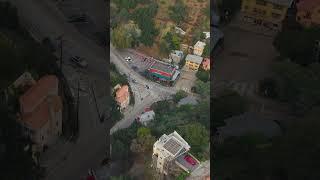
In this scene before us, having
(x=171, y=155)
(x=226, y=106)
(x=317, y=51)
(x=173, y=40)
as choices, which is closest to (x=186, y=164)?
(x=171, y=155)

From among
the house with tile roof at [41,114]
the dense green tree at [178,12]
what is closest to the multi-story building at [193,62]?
the dense green tree at [178,12]

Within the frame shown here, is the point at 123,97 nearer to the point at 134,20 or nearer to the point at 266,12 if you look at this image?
the point at 134,20

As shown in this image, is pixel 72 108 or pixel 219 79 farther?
pixel 219 79

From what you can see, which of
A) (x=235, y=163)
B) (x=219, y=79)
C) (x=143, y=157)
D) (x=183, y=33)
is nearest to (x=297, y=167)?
(x=235, y=163)

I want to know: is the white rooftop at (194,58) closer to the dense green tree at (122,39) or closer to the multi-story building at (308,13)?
the dense green tree at (122,39)

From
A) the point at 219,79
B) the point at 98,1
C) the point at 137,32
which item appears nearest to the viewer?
→ the point at 219,79

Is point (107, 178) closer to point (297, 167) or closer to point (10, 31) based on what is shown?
point (297, 167)
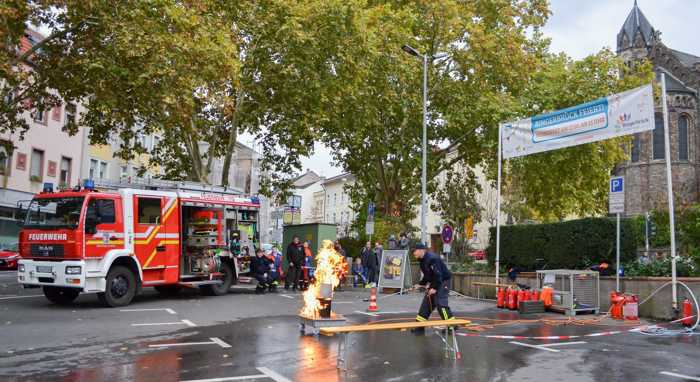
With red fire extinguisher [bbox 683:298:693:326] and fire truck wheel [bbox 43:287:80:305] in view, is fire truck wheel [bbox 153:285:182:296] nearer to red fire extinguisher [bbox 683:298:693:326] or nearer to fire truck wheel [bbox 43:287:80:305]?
fire truck wheel [bbox 43:287:80:305]

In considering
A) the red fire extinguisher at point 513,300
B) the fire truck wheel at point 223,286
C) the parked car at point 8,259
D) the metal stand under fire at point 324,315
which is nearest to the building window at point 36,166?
the parked car at point 8,259

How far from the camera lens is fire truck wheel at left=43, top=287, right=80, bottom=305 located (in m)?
15.2

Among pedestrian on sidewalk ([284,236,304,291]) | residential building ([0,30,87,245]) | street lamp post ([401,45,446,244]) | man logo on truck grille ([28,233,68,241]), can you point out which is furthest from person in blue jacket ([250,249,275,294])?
residential building ([0,30,87,245])

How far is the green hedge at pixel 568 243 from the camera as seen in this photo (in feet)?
54.9

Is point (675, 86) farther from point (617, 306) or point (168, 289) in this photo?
point (168, 289)

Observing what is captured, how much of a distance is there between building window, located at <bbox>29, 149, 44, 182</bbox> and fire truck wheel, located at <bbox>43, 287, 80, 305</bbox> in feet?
85.8

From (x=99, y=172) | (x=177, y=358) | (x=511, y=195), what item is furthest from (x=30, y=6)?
(x=511, y=195)

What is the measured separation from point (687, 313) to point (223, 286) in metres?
12.2

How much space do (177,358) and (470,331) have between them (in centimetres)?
571

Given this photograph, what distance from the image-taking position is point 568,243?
17812 mm

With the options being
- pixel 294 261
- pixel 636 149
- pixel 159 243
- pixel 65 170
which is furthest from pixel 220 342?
pixel 636 149

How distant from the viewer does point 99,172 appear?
45188mm

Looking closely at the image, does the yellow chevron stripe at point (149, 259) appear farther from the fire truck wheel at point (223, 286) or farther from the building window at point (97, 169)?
the building window at point (97, 169)

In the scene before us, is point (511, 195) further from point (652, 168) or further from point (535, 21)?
point (535, 21)
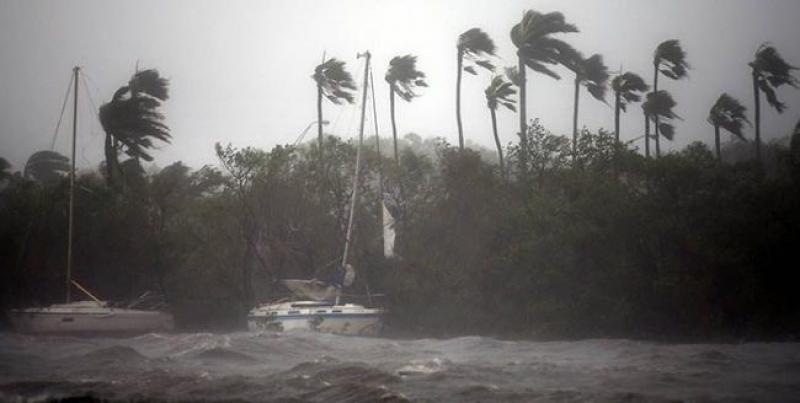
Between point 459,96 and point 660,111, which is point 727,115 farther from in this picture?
point 459,96

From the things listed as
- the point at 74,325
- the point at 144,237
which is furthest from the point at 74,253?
the point at 74,325

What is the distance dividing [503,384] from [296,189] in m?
23.9

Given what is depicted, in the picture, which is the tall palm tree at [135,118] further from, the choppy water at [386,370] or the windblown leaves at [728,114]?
the windblown leaves at [728,114]

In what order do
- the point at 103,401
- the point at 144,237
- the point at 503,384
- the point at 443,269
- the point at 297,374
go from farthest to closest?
the point at 144,237
the point at 443,269
the point at 297,374
the point at 503,384
the point at 103,401

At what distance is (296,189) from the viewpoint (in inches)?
1502

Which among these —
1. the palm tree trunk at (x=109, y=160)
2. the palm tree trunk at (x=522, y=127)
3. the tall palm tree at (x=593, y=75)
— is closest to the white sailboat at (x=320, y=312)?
the palm tree trunk at (x=522, y=127)

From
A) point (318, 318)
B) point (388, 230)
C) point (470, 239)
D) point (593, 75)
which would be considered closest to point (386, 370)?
point (318, 318)

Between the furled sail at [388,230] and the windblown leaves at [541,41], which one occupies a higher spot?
the windblown leaves at [541,41]

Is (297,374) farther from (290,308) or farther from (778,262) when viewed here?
(778,262)

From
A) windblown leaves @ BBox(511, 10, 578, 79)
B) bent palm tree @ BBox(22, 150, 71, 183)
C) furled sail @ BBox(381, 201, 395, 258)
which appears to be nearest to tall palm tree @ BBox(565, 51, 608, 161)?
windblown leaves @ BBox(511, 10, 578, 79)

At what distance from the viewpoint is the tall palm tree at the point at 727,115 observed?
46625 mm

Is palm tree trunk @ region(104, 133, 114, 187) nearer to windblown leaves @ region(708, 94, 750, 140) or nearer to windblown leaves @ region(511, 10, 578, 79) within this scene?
windblown leaves @ region(511, 10, 578, 79)

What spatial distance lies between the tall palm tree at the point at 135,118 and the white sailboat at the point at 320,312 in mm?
12207

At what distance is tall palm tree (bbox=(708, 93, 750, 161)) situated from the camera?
4662 cm
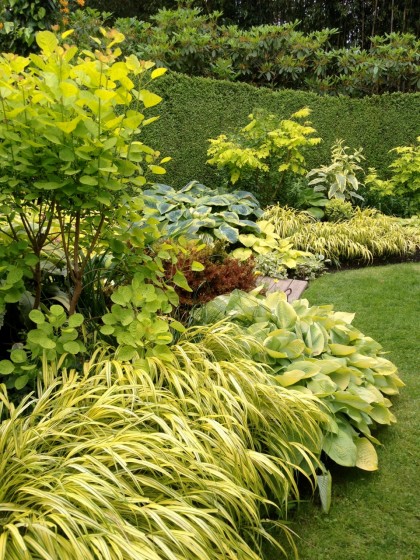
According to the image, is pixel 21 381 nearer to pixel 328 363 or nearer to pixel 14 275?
pixel 14 275

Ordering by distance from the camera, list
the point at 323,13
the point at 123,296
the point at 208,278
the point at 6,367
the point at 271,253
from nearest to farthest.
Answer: the point at 6,367 < the point at 123,296 < the point at 208,278 < the point at 271,253 < the point at 323,13

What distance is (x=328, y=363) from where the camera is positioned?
2803mm

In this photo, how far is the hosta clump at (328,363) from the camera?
102 inches

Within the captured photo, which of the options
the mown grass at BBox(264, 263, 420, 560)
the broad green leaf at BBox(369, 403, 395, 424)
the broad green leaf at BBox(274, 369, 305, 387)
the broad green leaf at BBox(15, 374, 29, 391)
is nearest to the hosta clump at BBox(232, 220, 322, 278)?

- [Stated task]: Reproduce every one of the entries above word for word, omitting the pictures.

- [Written response]:
In this scene before us, having
(x=171, y=155)
(x=226, y=106)
(x=317, y=51)
(x=173, y=40)
as choices, which is closest to (x=186, y=164)?
(x=171, y=155)

From among
the house with tile roof at [41,114]
the dense green tree at [178,12]
what is closest to the multi-story building at [193,62]?
the dense green tree at [178,12]

Within the frame shown here, is the point at 123,97 nearer to the point at 134,20 or nearer to the point at 266,12 if you look at this image?
the point at 134,20

As shown in this image, is pixel 72 108 or pixel 219 79 farther?
pixel 219 79

From what you can see, which of
A) (x=235, y=163)
B) (x=219, y=79)
C) (x=143, y=157)
D) (x=183, y=33)
is nearest to (x=297, y=167)?
(x=235, y=163)

I want to know: is the white rooftop at (194,58) closer to the dense green tree at (122,39) or closer to the multi-story building at (308,13)?
the dense green tree at (122,39)

From
A) the point at 219,79
B) the point at 98,1
C) the point at 137,32
which item appears nearest to the viewer?
→ the point at 219,79

Is point (107, 178) closer to point (297, 167) or closer to point (10, 31) based on what is shown?
point (297, 167)
With red fire extinguisher [bbox 683:298:693:326] and fire truck wheel [bbox 43:287:80:305] in view, is fire truck wheel [bbox 153:285:182:296] nearer to red fire extinguisher [bbox 683:298:693:326] or nearer to fire truck wheel [bbox 43:287:80:305]?
fire truck wheel [bbox 43:287:80:305]

In considering
A) the red fire extinguisher at point 513,300
B) the fire truck wheel at point 223,286
C) the parked car at point 8,259
D) the metal stand under fire at point 324,315
which is nearest to the building window at point 36,166?
the parked car at point 8,259

How far from the camera lens is fire truck wheel at left=43, top=287, right=80, bottom=305 located (in m)?
15.2

Among pedestrian on sidewalk ([284,236,304,291]) | residential building ([0,30,87,245]) | street lamp post ([401,45,446,244]) | man logo on truck grille ([28,233,68,241]), can you point out which is furthest from person in blue jacket ([250,249,275,294])?
residential building ([0,30,87,245])

How far is the green hedge at pixel 568 243 from the camera as seen in this photo (in feet)?
54.9

Is point (675, 86) farther from point (617, 306) or point (168, 289) in this photo?
point (168, 289)

Observing what is captured, how much of a distance is there between building window, located at <bbox>29, 149, 44, 182</bbox> and fire truck wheel, located at <bbox>43, 287, 80, 305</bbox> in feet?
85.8

From (x=99, y=172) | (x=177, y=358) | (x=511, y=195), what item is furthest from (x=30, y=6)?
(x=511, y=195)

What is the measured separation from point (687, 313) to point (223, 286) in metres?
12.2

How much space do (177,358) and (470,331) have between them (in centimetres)?
571

Given this photograph, what distance from the image-taking position is point 568,243?
17812 mm

With the options being
- pixel 294 261
- pixel 636 149
- pixel 159 243
- pixel 65 170
which is furthest from pixel 220 342?
pixel 636 149

How distant from the viewer does point 99,172 appear?
45188mm

Looking closely at the image, does the yellow chevron stripe at point (149, 259) appear farther from the fire truck wheel at point (223, 286) or farther from the building window at point (97, 169)?
the building window at point (97, 169)

In the scene before us, is point (511, 195) further from point (652, 168) or further from point (535, 21)?
point (535, 21)
Between point 459,96 and point 660,111, which is point 727,115 farther from in this picture?
point 459,96

From the things listed as
- the point at 74,325
- the point at 144,237
which is furthest from the point at 74,253?
the point at 74,325

What is the distance dividing [503,384] from [296,189] in m?
23.9

Given what is depicted, in the picture, which is the tall palm tree at [135,118] further from, the choppy water at [386,370] or the windblown leaves at [728,114]?
the windblown leaves at [728,114]

In what order do
- the point at 103,401
- the point at 144,237
- the point at 503,384
- the point at 443,269
- the point at 297,374
go from farthest to closest?
the point at 144,237
the point at 443,269
the point at 297,374
the point at 503,384
the point at 103,401

At what distance is (296,189) from the viewpoint (in inches)?
1502

Which among these —
1. the palm tree trunk at (x=109, y=160)
2. the palm tree trunk at (x=522, y=127)
3. the tall palm tree at (x=593, y=75)
— is closest to the white sailboat at (x=320, y=312)?
the palm tree trunk at (x=522, y=127)

From
A) point (318, 318)
B) point (388, 230)
C) point (470, 239)
D) point (593, 75)
which would be considered closest to point (386, 370)?
point (318, 318)

Between the furled sail at [388,230] and the windblown leaves at [541,41], which one occupies a higher spot?
the windblown leaves at [541,41]

Is (297,374) farther from (290,308) or farther from (778,262) when viewed here?
(778,262)

From
A) windblown leaves @ BBox(511, 10, 578, 79)
B) bent palm tree @ BBox(22, 150, 71, 183)
C) furled sail @ BBox(381, 201, 395, 258)
which appears to be nearest to tall palm tree @ BBox(565, 51, 608, 161)?
windblown leaves @ BBox(511, 10, 578, 79)

At what distance from the viewpoint is the tall palm tree at the point at 727,115 observed?
46625 mm

Is palm tree trunk @ region(104, 133, 114, 187) nearer to windblown leaves @ region(708, 94, 750, 140) or nearer to windblown leaves @ region(511, 10, 578, 79) within this scene?
windblown leaves @ region(511, 10, 578, 79)

What spatial distance lies between the tall palm tree at the point at 135,118 and the white sailboat at the point at 320,312 in mm?
12207

At what distance is tall palm tree (bbox=(708, 93, 750, 161)) situated from the camera?
4662 cm
According to the image, is pixel 21 381 nearer to pixel 328 363 or nearer to pixel 14 275?
pixel 14 275

Ordering by distance from the camera, list
the point at 323,13
the point at 123,296
the point at 208,278
the point at 6,367
the point at 271,253
from nearest to farthest.
Answer: the point at 6,367 < the point at 123,296 < the point at 208,278 < the point at 271,253 < the point at 323,13

What distance is (x=328, y=363) from where the camera is positioned?
2803mm

In this photo, how far is the hosta clump at (328,363) from the camera?
102 inches

Within the captured photo, which of the options
the mown grass at BBox(264, 263, 420, 560)
the broad green leaf at BBox(369, 403, 395, 424)
the broad green leaf at BBox(274, 369, 305, 387)
the broad green leaf at BBox(15, 374, 29, 391)
is nearest to the hosta clump at BBox(232, 220, 322, 278)?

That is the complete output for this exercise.